Music buzz: Fans preorder Bob Dylan’s “Love and Theft” CD, due out tomorrow.
TV buzz: Last night’s premiere episode of “Band of Brothers,“ produced by Steven Spielberg and Tom Hanks for HBO.
A snapshot
of the afternoon
Weather: High in Boston, 86 degrees. High in New York, 85.
This just in: Elizabeth Dole plans a news conference tomorrow to announce that she will run for Jesse Helms’ U.S. Senate seat.
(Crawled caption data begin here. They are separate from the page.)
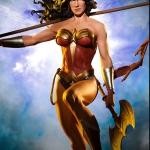 Wonder woman PF 01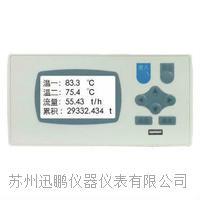 蘇州迅鵬WPDC型多通道數顯表 WPDC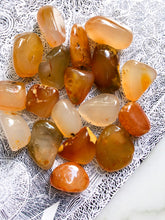Load image into Gallery viewer, Carnelian Tumble (Indian)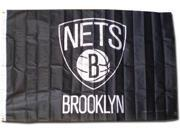 Brooklyn Nets - 3' x 5' Polyester Flag 9SIA7KF2NT4217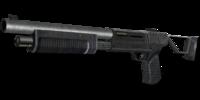 Vulture shotgun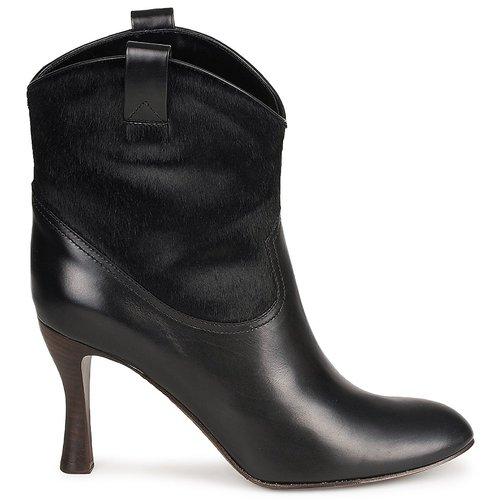 Marc Jacobs MJ19064 Schwarz Damen  Schuhe Low Boots Damen Schwarz 551,20 9d5437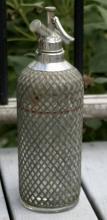 unusual vintage pewter mesh Czech selzer bottle
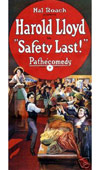 Harold Lloyd's Safety Last restored for re-release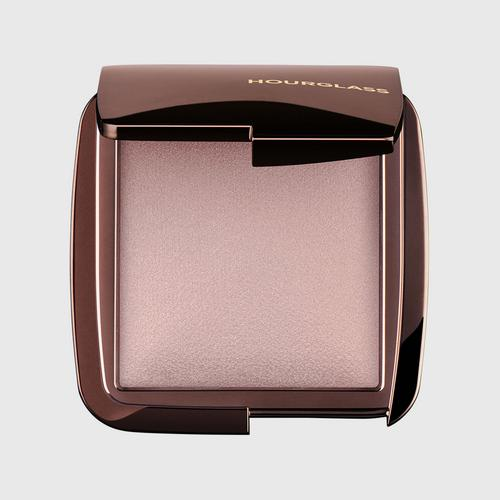 HOURGLASS AMBIENT LIGHTING POWDER - DIFFUSED LIGHT 10 g.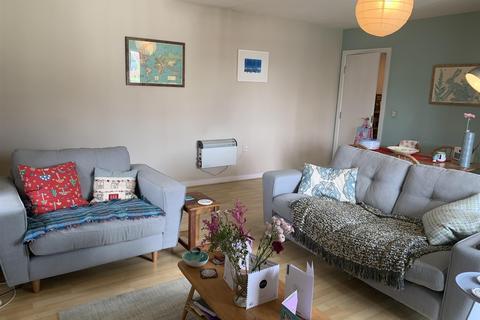2 bedroom flat to rent - Iron , Butcher Street, Leeds, LS11 5WF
Sports talk: Barry Bonds will try to hit more homers at Houston’s Enron Field tomorrow.
A snapshot
of the evening
Weather: Sunset at 7:06 p.m. in the Northeast.
TV buzz: Should Megan Mullally or Kim Cattrall win the Emmy for best supporting actress in a comedy?
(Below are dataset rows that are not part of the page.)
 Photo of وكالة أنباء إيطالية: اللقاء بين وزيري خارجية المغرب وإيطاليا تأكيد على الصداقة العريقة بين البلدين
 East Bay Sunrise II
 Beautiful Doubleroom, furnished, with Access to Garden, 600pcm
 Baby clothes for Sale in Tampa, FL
Music: An all-star tribute to Michael Jackson’s 30-year solo career is staged at Madison Square Garden.
This just in: The Cessna crash in the Bahamas that killed singer Aaliyah may have been caused by an overloaded plane.
News talk: Did Robert Blake shoot his wife outside an Italian restaurant?
Sports: Yankees game with the Red Sox postponed in New York after 0.41 inch of rain.